Image-caption web data
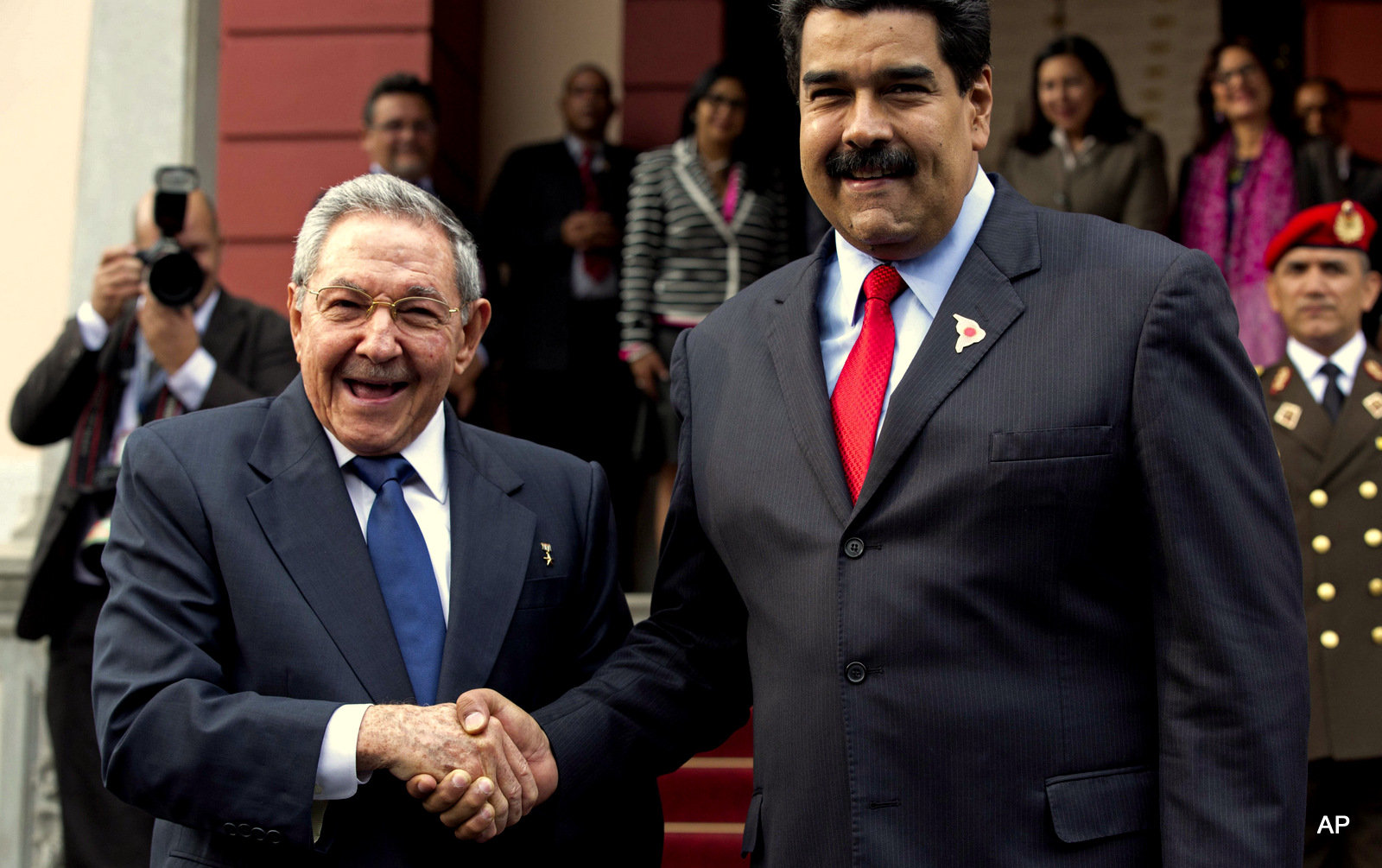 Cuba's President Raul Castro, left, shakes hands with Venezuela's President Nicolas Maduro in front of the press after arriving to Miraflores presidential palace for an emergency ALBA meeting in Caracas, Venezuela, Tuesday, March 17, 2015.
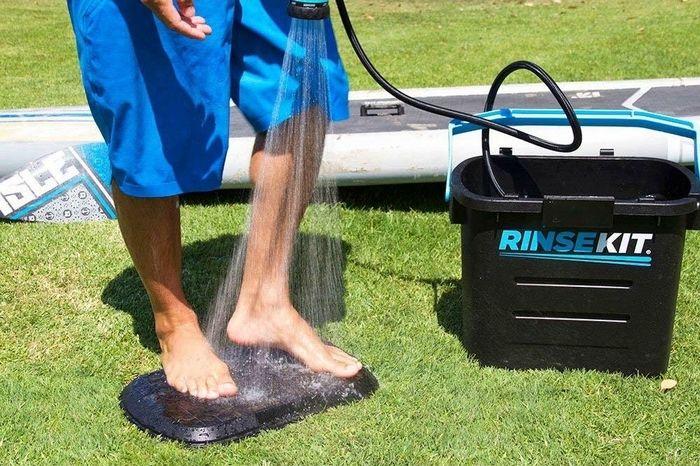 簡易シャワーで足を流す男性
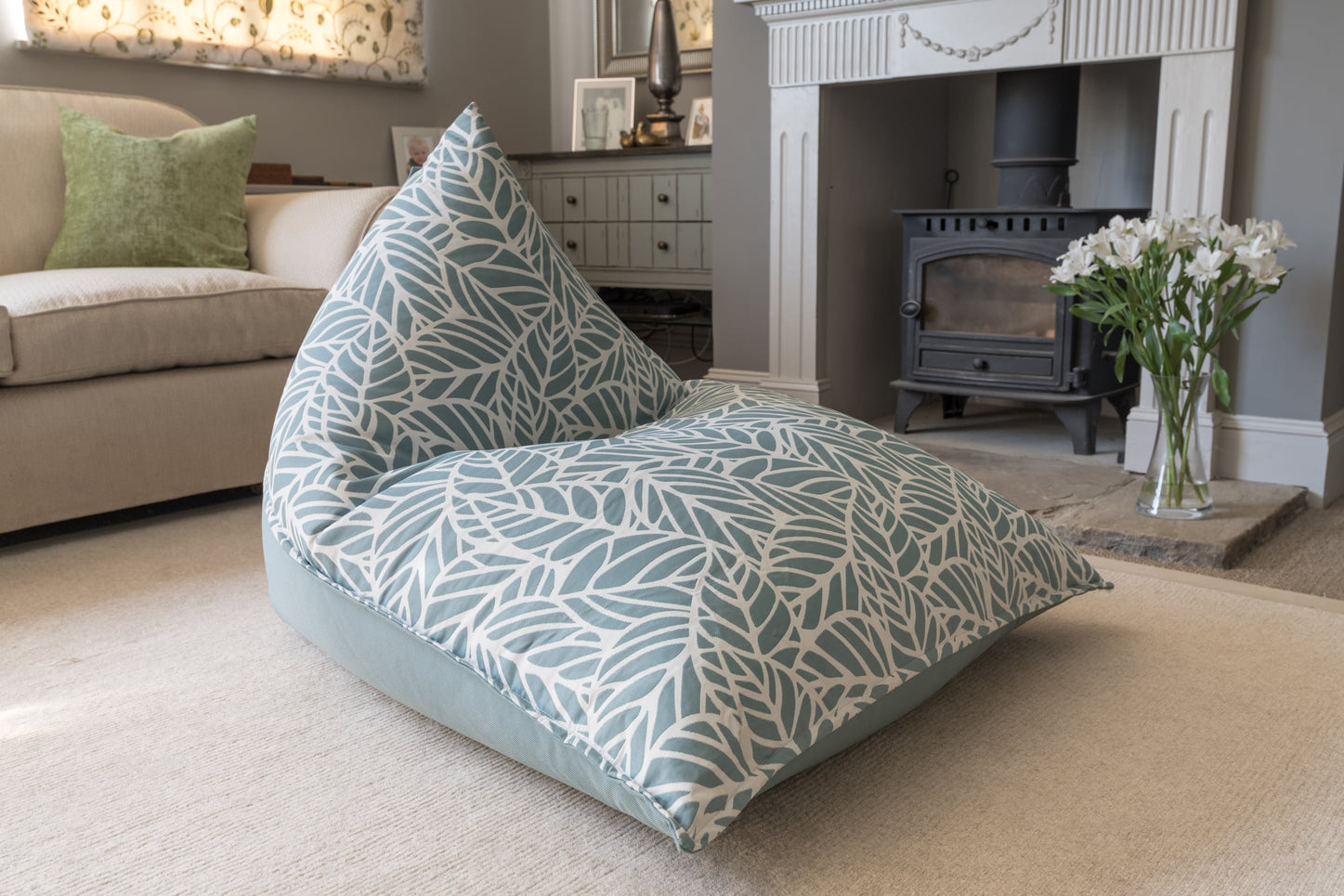 Armadillo Sun Bean Bag Chair in light teal blue and white pattern indoors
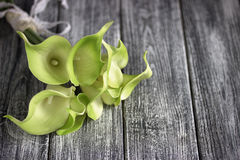 绿色黄色水芋百合花束在灰色木背景的 库存照片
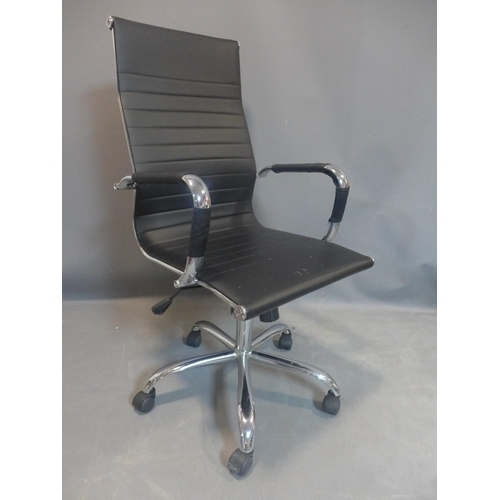 545 - Eames style black leather swivel office chair...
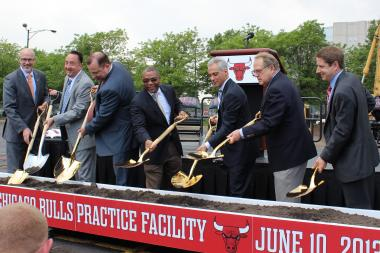 The Bulls' John Paxson, Gar Forman and Tom Thibodeau join Ald. Walter Burnett Jr., Mayor Rahm Emanuel and Jerry and Michael Reinsdorf in a ceremony breaking ground for the team's new practice facility.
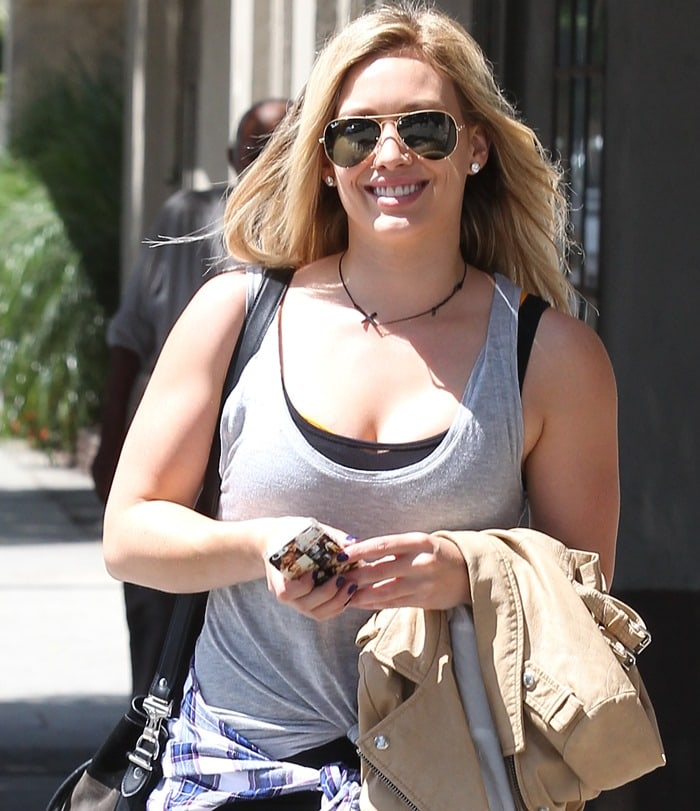 Hilary Duff wearinga loose gray shirt knotted above her hips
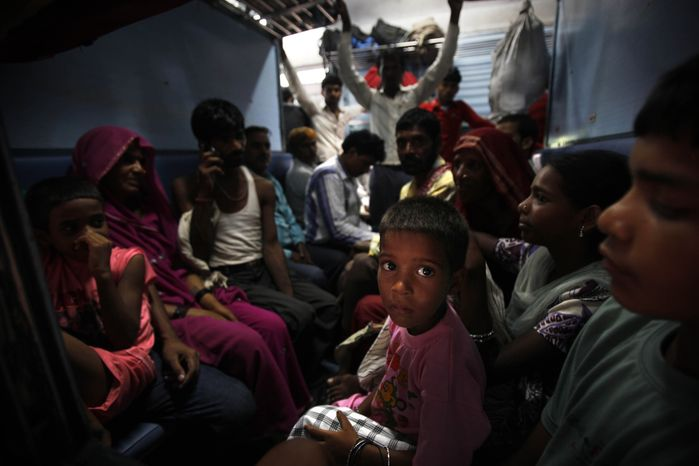 Passengers sit in a train and wait for power to get restored July 30, 2012, at a railway station in New Delhi. A major power outage struck northern India, plunging c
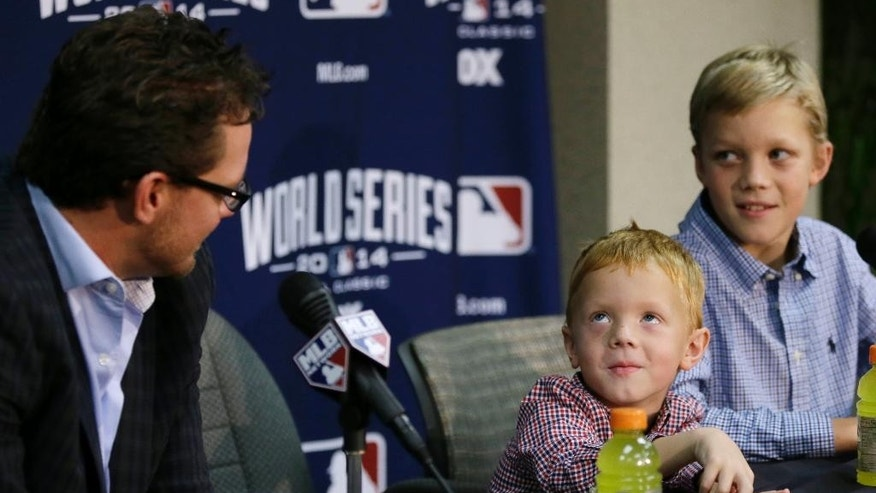 San Francisco Giants pitcher Jake Peavy, left, watches as his son Judson, center, and Wyatt, right, respond to a question about who their favorite player is during a news conference, Monday, Oct. 27, 2014, in Kansas City, Mo. The Giants are scheduled to play the Kansas City Royals in Game 6 of the baseball World Series in Kansas City on Tuesday. (AP Photo/Charlie Neibergall)
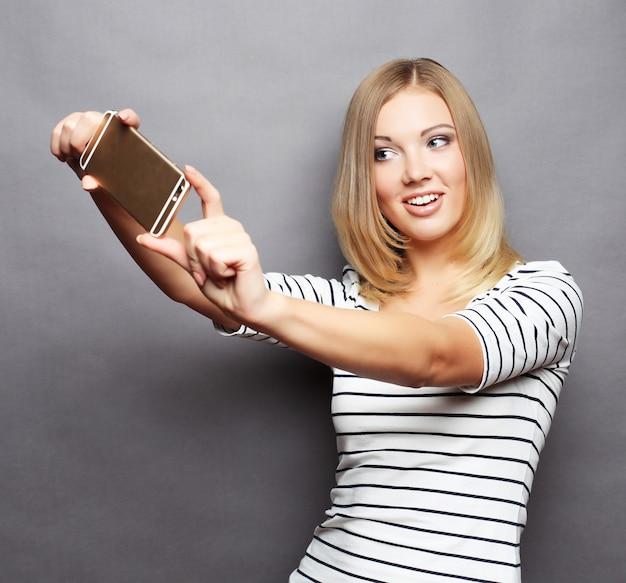 自分撮りの時間。彼女のスマートフォンでselfieを作るうれしそうな若い女性
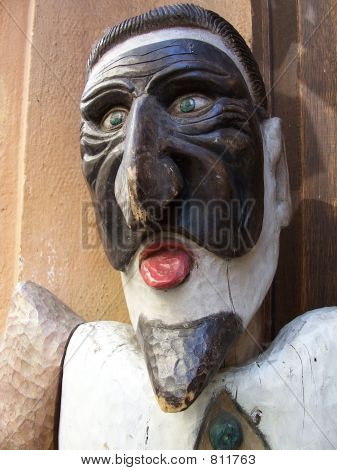 poster of Wooden sculpture of the medieval actor in masquerade mask, old city, Prague, Czech Republic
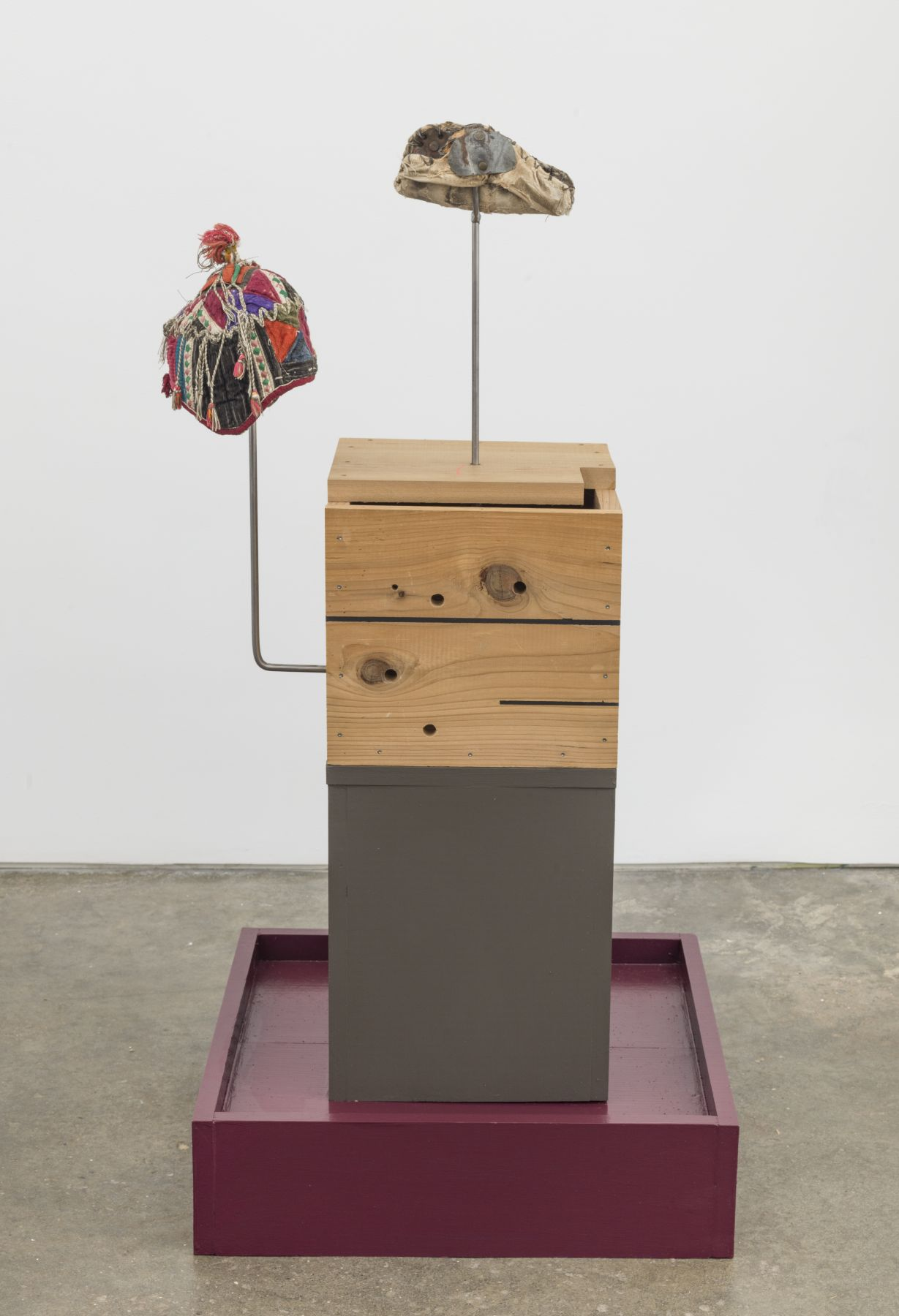 Untitled, 2018, Chinese baby hat, metal welder glove, wooden bases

Exercise description:
Drop every image, please, and write out the data above exactly as shown.

Solution:
 Cuba's President Raul Castro, left, shakes hands with Venezuela's President Nicolas Maduro in front of the press after arriving to Miraflores presidential palace for an emergency ALBA meeting in Caracas, Venezuela, Tuesday, March 17, 2015.
 簡易シャワーで足を流す男性
 Armadillo Sun Bean Bag Chair in light teal blue and white pattern indoors
 绿色黄色水芋百合花束在灰色木背景的 库存照片
 545 - Eames style black leather swivel office chair...
 The Bulls' John Paxson, Gar Forman and Tom Thibodeau join Ald. Walter Burnett Jr., Mayor Rahm Emanuel and Jerry and Michael Reinsdorf in a ceremony breaking ground for the team's new practice facility.
 Hilary Duff wearinga loose gray shirt knotted above her hips
 Passengers sit in a train and wait for power to get restored July 30, 2012, at a railway station in New Delhi. A major power outage struck northern India, plunging c
 San Francisco Giants pitcher Jake Peavy, left, watches as his son Judson, center, and Wyatt, right, respond to a question about who their favorite player is during a news conference, Monday, Oct. 27, 2014, in Kansas City, Mo. The Giants are scheduled to play the Kansas City Royals in Game 6 of the baseball World Series in Kansas City on Tuesday. (AP Photo/Charlie Neibergall)
 自分撮りの時間。彼女のスマートフォンでselfieを作るうれしそうな若い女性
 poster of Wooden sculpture of the medieval actor in masquerade mask, old city, Prague, Czech Republic
 Untitled, 2018, Chinese baby hat, metal welder glove, wooden bases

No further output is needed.